_Exercise instructions_
From the entries below, return exactly the lines beginning at the one that contains "Crema facial renovadora" and ending at the one that contains "New 2020 Ford", both of them included, and only those lines.

_Material supplied_

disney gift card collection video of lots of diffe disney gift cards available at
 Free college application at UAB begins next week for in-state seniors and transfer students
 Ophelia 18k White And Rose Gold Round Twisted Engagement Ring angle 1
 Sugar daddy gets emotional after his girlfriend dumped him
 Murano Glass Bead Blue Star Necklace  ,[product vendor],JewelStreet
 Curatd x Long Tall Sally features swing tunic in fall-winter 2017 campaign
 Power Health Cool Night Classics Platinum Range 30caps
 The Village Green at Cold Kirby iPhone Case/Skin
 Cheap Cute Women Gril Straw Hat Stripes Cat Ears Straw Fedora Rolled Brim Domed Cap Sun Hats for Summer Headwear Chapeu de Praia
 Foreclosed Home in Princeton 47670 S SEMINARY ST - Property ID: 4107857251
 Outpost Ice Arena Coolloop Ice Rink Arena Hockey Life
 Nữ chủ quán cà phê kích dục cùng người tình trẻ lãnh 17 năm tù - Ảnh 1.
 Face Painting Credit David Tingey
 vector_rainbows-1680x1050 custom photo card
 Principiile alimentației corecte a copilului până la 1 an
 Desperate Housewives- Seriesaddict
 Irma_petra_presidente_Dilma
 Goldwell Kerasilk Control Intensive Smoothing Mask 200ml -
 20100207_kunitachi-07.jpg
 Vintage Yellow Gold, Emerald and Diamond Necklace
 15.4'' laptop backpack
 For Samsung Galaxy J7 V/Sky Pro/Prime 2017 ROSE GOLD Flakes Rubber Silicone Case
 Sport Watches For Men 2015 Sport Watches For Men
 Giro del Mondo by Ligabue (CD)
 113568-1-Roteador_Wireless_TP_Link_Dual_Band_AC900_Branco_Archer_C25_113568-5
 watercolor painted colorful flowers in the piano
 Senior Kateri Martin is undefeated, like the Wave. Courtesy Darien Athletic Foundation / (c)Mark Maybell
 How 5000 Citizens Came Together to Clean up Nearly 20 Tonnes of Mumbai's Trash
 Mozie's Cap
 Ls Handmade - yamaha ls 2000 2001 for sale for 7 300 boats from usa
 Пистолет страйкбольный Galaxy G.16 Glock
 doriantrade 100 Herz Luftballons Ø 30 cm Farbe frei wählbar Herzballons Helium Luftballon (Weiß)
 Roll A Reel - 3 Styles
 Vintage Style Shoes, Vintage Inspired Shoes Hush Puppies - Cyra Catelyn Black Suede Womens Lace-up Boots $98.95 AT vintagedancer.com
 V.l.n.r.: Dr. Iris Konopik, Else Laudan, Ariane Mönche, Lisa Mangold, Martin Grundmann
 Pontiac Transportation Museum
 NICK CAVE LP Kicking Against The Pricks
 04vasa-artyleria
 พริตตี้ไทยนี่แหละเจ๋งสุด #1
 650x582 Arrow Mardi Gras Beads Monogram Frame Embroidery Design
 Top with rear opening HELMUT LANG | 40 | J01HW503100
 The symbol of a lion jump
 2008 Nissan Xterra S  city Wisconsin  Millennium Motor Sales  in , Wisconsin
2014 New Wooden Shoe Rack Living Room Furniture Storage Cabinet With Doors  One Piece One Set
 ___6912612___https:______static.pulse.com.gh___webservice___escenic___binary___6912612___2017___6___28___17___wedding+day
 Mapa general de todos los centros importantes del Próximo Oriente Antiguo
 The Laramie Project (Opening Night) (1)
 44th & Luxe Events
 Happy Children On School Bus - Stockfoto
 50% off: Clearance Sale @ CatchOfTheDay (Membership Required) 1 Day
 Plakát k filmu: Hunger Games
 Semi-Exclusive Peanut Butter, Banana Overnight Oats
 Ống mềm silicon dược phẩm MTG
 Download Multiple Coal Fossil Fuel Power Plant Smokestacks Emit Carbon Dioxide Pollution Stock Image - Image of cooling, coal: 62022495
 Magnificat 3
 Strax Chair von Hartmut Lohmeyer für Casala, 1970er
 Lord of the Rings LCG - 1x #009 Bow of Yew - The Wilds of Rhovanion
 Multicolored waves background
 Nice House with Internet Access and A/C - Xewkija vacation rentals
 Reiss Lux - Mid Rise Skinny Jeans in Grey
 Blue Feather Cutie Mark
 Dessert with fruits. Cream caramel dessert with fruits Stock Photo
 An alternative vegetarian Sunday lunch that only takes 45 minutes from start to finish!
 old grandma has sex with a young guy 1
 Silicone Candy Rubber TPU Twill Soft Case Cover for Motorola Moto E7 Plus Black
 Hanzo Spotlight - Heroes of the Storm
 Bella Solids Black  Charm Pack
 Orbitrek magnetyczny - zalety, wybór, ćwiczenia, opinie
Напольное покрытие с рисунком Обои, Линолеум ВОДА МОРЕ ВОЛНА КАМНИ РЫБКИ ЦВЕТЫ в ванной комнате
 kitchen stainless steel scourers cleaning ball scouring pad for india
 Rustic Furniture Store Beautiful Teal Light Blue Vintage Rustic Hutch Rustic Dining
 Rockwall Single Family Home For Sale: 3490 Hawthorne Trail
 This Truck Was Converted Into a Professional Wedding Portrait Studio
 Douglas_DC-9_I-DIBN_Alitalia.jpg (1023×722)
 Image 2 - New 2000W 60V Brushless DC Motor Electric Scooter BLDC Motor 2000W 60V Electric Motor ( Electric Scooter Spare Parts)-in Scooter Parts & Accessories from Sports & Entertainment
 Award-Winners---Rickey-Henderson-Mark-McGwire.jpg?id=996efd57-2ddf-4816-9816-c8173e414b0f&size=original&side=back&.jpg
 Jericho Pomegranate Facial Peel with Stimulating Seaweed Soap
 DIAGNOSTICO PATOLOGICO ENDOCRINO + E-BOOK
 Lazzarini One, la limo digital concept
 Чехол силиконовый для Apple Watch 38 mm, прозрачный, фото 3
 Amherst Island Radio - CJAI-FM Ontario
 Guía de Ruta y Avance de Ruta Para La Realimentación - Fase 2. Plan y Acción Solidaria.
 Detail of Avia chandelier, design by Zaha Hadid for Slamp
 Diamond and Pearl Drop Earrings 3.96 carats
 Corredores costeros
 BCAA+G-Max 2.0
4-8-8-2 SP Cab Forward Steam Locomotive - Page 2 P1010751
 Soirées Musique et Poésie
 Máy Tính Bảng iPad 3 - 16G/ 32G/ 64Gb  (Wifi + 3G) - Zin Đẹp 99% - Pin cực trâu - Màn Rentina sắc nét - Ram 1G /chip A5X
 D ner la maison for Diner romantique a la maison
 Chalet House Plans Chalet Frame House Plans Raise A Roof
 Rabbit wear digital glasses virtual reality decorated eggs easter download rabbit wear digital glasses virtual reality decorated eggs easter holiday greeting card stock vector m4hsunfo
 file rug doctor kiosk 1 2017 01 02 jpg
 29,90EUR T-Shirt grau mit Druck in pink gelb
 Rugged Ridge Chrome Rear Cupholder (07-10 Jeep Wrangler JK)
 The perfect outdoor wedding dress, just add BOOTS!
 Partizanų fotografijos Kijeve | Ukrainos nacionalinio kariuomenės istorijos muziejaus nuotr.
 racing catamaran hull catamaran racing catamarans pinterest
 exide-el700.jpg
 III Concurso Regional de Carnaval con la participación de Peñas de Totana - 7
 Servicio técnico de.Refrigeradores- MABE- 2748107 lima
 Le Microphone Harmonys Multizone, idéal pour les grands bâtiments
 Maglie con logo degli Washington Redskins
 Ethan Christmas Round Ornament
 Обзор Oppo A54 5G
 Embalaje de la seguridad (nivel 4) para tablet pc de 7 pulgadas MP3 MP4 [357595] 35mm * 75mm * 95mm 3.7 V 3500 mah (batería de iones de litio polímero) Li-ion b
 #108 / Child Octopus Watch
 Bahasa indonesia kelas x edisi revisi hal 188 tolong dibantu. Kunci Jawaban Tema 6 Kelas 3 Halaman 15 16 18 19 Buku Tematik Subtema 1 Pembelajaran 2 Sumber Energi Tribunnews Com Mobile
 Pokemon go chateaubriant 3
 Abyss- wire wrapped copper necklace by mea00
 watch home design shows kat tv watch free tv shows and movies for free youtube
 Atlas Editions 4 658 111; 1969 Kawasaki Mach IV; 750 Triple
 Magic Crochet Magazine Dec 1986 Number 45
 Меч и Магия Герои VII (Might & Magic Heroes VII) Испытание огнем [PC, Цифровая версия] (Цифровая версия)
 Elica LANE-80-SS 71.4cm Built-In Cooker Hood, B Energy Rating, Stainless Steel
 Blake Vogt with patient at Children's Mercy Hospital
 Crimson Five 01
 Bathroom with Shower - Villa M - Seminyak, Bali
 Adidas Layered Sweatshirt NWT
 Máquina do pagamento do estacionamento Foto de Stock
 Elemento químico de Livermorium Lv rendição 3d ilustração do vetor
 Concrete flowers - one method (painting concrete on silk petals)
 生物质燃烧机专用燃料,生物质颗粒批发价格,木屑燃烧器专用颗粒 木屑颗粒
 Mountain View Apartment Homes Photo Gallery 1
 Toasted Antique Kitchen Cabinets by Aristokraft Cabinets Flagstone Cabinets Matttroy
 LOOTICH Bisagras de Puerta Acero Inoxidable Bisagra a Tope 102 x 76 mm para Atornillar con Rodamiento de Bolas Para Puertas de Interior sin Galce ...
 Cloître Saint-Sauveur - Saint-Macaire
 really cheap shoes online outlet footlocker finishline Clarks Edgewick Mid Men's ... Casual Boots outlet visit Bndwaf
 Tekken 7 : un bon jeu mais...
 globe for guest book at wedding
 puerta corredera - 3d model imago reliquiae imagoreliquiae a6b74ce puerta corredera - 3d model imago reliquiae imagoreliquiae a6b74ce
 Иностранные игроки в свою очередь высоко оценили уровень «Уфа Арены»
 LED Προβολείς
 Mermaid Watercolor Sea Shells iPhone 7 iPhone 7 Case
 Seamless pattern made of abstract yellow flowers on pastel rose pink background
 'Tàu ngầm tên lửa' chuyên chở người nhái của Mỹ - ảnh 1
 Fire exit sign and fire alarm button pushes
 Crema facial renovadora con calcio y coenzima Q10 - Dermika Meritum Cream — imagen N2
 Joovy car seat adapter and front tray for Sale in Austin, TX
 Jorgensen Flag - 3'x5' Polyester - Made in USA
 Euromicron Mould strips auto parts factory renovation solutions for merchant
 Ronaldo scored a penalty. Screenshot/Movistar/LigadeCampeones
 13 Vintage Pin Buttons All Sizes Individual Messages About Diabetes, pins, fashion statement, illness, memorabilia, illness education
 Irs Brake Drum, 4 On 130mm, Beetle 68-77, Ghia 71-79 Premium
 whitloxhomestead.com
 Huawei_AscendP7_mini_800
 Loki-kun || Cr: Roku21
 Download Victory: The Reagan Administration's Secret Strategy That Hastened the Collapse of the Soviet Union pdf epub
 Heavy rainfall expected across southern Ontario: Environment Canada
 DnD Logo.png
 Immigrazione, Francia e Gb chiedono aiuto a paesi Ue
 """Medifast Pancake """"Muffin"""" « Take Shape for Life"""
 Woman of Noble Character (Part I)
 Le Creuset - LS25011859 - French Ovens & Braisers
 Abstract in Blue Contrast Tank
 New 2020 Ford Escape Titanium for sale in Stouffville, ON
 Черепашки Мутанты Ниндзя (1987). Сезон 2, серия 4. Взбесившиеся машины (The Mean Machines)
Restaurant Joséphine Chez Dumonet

_Response below_
 Crema facial renovadora con calcio y coenzima Q10 - Dermika Meritum Cream — imagen N2
 Joovy car seat adapter and front tray for Sale in Austin, TX
 Jorgensen Flag - 3'x5' Polyester - Made in USA
 Euromicron Mould strips auto parts factory renovation solutions for merchant
 Ronaldo scored a penalty. Screenshot/Movistar/LigadeCampeones
 13 Vintage Pin Buttons All Sizes Individual Messages About Diabetes, pins, fashion statement, illness, memorabilia, illness education
 Irs Brake Drum, 4 On 130mm, Beetle 68-77, Ghia 71-79 Premium
 whitloxhomestead.com
 Huawei_AscendP7_mini_800
 Loki-kun || Cr: Roku21
 Download Victory: The Reagan Administration's Secret Strategy That Hastened the Collapse of the Soviet Union pdf epub
 Heavy rainfall expected across southern Ontario: Environment Canada
 DnD Logo.png
 Immigrazione, Francia e Gb chiedono aiuto a paesi Ue
 """Medifast Pancake """"Muffin"""" « Take Shape for Life"""
 Woman of Noble Character (Part I)
 Le Creuset - LS25011859 - French Ovens & Braisers
 Abstract in Blue Contrast Tank
 New 2020 Ford Escape Titanium for sale in Stouffville, ON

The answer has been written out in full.